I was thinking of implementing a feature for my circuit that protects it from loosing power after a 1 - 2 seconds power outage. Although a battery would do the trick, i would like to go with the capacitor route as its easy to implement to circuit, i will just add it to +/- of the circuit.

further question, how does a capacitor work in storing a charge is it like a battery? Where is starts at 0v then gradually goes up to 5v when full (assuming the circuit is 5v). and upon discharging does it gradually looses voltage too until it reaches 0? If so, how is current affected? Or is it like you power bank stays a constant 5v when charged and can dish out a constant current until its "drained"

based on observations of how a capacitor is affecting the leds i would say voltage goes slowly down, but i am not definitive.

  • \$\begingroup\$ A battery doesn't fall to 0V when it's dead. A capacitor does. A battery is dead long before it drops to 0V. For example, a lead-acid battery charges up to a maximum of 13.8V and is considered dead (can't provide current anymore) when it's 11.4V. If you are using a capacitor to power something, then you must treat it similarly: It doesn't matter if your capacitor is truly dead when it's 0V if whatever you're powering requires at least 3V. \$\endgroup\$
    – DKNguyen
    Aug 1, 2019 at 22:02
  • \$\begingroup\$ Elliott’s answer explains the physics, but to answer the “applications” question about how much time your circuit will run, more information is required. The minimum voltage that your circuit can still run? The load characteristics, is it constant current or constant resistance, or something nonlinear like a diode or a silicon chip? The capacitor’s voltage decreases as charge is removed, how fast it discharges depends on how much current the load draws depending on voltage. \$\endgroup\$
    – MarkU
    Aug 1, 2019 at 22:24
  • \$\begingroup\$ @MarkU i am not very well versed with electronics, I am still trying my best to learn. My circuit involves a microcontroller some leds, diodes, and some other modules. With the leds turning on and off that makes it not a constant current circuit, so a constant resistance i guess?? \$\endgroup\$
    – Jake quin
    Aug 1, 2019 at 22:30
  • \$\begingroup\$ @MarkU also i forgot to ask in the question what type of capacitor is best suited for this applications? Electrolytic , ceramic or something else? \$\endgroup\$
    – Jake quin
    Aug 1, 2019 at 22:32
  • \$\begingroup\$ Microcontroller is one of the most complicated kinds of loads, it’s not easy to model. \$\endgroup\$
    – MarkU
    Aug 1, 2019 at 22:44

3 Answers 3


The formula is

$$ t = C \frac{\Delta V}{I}$$

where \$t\$ is the time, \$C\$ is the capacitance in farads, \$\Delta V\$ is the maximum change in capacitor voltage that you can allow, and \$I\$ is the amount of current drawn from the capacitor.

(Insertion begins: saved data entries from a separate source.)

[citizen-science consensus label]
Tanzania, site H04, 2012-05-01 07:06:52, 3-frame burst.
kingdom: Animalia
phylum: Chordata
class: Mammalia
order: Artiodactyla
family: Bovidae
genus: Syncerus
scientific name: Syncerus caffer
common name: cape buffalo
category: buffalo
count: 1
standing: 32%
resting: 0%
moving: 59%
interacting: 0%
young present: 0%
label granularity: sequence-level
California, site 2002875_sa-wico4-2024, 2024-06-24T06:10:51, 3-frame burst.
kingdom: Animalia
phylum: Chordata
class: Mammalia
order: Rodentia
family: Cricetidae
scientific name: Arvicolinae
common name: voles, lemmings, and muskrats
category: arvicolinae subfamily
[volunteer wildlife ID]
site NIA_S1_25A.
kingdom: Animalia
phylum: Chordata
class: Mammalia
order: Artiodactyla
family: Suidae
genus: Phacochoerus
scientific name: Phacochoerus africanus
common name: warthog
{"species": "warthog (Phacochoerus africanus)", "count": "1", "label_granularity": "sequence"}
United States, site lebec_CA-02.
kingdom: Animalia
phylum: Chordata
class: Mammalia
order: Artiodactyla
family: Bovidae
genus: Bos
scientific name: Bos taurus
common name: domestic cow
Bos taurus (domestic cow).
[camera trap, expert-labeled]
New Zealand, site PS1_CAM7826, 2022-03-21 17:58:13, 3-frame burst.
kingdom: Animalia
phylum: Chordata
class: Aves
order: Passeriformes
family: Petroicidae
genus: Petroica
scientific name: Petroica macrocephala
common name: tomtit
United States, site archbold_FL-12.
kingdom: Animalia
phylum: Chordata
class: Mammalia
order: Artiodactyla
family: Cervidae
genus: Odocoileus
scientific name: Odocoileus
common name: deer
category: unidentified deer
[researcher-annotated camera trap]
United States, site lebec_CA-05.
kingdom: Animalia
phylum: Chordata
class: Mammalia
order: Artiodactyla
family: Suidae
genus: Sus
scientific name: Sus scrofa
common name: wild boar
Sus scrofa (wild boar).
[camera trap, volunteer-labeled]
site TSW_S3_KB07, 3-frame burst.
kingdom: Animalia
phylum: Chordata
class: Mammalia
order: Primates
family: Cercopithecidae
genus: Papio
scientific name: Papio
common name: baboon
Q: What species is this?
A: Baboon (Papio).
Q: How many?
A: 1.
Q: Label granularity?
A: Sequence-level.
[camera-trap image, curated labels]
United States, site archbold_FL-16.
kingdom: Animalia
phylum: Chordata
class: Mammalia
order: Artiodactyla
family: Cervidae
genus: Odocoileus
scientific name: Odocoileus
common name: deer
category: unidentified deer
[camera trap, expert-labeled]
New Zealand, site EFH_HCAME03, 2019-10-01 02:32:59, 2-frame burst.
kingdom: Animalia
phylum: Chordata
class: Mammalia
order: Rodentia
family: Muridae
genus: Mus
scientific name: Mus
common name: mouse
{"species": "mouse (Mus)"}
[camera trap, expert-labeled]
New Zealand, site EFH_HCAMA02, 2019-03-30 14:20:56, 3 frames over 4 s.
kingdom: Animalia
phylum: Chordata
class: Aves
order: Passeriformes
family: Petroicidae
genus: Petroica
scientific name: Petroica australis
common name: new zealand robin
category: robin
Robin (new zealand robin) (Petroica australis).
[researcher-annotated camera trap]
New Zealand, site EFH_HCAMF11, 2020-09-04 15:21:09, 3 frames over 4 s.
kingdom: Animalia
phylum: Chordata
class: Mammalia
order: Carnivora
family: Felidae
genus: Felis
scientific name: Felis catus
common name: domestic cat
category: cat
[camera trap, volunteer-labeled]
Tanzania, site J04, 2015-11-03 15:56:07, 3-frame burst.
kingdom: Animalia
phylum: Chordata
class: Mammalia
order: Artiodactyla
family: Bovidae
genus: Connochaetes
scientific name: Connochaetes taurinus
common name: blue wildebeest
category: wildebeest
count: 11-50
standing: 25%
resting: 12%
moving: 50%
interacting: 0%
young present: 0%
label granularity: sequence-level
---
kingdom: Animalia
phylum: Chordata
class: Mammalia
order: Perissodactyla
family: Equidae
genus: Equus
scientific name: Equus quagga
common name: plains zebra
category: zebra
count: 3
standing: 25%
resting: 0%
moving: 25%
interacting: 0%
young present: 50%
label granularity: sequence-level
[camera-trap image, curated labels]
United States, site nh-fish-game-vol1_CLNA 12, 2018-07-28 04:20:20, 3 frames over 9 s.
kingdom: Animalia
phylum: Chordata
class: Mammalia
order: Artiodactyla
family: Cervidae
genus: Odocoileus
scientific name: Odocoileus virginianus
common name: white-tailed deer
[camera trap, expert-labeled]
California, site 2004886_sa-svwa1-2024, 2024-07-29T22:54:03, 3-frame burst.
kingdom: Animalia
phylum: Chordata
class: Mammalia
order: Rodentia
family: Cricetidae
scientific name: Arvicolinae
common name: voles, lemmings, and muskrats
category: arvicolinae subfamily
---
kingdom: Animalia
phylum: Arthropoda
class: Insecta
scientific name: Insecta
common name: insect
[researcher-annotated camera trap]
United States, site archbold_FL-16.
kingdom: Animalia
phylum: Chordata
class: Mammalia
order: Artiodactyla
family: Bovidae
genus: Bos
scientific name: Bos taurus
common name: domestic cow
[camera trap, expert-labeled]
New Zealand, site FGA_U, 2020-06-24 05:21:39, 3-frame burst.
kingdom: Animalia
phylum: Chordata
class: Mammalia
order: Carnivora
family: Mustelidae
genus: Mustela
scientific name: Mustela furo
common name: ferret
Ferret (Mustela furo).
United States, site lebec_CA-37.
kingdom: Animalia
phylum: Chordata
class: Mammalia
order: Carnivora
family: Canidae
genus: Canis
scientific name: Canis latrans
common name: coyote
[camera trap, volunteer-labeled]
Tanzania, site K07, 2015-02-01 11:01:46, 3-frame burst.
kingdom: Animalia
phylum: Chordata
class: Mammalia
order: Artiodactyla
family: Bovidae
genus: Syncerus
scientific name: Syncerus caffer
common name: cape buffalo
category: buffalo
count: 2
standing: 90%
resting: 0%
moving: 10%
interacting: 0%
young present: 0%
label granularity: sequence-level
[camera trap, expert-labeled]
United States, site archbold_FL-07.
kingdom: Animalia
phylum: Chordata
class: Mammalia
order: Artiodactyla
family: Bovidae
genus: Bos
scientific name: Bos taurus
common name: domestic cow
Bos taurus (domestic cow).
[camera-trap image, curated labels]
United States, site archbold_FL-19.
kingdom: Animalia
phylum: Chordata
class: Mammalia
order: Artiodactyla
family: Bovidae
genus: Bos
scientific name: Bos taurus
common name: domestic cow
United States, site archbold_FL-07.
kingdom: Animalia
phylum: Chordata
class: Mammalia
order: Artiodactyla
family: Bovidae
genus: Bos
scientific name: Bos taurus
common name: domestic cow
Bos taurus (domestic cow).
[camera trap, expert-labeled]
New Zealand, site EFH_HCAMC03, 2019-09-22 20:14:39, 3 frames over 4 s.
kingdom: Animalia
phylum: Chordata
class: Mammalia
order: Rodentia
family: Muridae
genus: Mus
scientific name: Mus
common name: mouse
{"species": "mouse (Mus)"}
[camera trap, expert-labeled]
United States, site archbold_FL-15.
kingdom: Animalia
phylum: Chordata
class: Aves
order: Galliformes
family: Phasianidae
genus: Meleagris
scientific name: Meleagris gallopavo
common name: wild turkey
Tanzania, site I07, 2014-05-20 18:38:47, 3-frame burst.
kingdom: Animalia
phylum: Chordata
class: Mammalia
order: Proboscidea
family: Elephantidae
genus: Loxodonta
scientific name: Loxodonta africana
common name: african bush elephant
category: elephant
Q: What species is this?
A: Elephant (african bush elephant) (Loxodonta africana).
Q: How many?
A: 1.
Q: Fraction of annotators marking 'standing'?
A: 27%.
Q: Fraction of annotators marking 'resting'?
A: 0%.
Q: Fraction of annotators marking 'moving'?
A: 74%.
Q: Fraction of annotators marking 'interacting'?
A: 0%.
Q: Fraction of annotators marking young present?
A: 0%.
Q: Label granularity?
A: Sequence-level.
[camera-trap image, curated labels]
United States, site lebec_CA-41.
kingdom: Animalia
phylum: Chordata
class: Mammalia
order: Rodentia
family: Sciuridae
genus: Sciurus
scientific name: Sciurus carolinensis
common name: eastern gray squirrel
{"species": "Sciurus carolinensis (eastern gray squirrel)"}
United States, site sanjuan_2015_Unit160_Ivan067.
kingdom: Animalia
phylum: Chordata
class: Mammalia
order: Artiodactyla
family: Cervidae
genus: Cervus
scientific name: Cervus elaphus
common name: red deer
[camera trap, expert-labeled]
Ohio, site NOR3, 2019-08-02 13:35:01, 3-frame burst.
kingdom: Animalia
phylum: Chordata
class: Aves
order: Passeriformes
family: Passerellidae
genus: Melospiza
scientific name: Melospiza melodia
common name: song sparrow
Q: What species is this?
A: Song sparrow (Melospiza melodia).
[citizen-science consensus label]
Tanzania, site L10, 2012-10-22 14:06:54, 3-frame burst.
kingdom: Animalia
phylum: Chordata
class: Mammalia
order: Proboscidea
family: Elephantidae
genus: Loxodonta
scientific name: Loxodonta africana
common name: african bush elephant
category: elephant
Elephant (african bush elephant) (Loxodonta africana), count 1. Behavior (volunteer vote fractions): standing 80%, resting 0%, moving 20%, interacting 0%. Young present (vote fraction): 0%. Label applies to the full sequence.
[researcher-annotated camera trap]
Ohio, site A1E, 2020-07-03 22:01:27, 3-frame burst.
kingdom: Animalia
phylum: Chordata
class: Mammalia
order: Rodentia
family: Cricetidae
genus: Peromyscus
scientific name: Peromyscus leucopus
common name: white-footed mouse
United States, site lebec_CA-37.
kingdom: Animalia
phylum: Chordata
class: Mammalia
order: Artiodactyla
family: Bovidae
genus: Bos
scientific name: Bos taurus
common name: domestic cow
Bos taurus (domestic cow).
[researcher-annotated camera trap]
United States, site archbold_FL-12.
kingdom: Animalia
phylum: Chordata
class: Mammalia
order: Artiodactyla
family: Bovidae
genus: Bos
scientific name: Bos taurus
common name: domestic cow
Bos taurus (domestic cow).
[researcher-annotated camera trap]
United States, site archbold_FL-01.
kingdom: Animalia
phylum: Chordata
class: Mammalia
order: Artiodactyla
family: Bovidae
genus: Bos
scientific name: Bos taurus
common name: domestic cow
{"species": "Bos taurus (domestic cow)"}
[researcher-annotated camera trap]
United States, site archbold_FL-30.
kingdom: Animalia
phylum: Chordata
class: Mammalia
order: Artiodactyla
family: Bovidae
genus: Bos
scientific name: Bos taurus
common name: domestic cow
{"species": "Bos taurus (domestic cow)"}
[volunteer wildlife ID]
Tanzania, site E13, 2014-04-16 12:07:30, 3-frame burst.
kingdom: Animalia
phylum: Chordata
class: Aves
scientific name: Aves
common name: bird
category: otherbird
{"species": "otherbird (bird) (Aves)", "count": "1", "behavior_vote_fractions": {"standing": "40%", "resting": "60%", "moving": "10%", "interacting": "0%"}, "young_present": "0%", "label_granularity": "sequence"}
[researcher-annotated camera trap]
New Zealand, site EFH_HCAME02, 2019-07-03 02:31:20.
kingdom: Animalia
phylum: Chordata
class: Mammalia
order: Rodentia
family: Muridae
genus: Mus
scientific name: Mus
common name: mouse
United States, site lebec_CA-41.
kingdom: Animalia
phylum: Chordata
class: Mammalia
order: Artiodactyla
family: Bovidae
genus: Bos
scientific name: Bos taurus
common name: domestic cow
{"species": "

Yes, the capacitor voltage will fall as current is drawn from it, so you must initially charge the capacitor to a higher voltage than you need and then draw current from it until it reaches the lowest voltage you can still use.

  • \$\begingroup\$ what is the unit of time good sir, is it seconds? also i do not quite understand what you mean by maximum change in capacitor voltage \$\endgroup\$
    – Jake quin
    Aug 1, 2019 at 22:11
  • 1
    \$\begingroup\$ do you mean something like this : ΔV = highest(supply voltage) - lowest(lowest voltage my circuit can funtion) \$\endgroup\$
    – Jake quin
    Aug 1, 2019 at 22:22
  • \$\begingroup\$ Also is the capacitor voltage drop linear to its capacity? for example a 5v charged capacitor when at 50% is 2.5v? \$\endgroup\$
    – Jake quin
    Aug 1, 2019 at 23:06
  • \$\begingroup\$ @Jakequin ΔV is the maximum voltage drop you can tolerate \$\endgroup\$
    – DKNguyen
    Aug 1, 2019 at 23:50
  • 1
    \$\begingroup\$ All of the quantities in the equation are in their standard SI units...volts, amperes, farads, seconds. If the the current is constant then the voltage will decrease linearly. Talking about the "charge" on a capacitor as a percentage is vague...we normally talk about the capacitor voltage or the stored energy. \$\endgroup\$ Aug 2, 2019 at 0:14

both battery and capacitor energy is \$E = ½ C (V_{init}^2-V_{cutoff}^2)= V*I*t\$ for t in seconds and V= Vavg and I= I avg.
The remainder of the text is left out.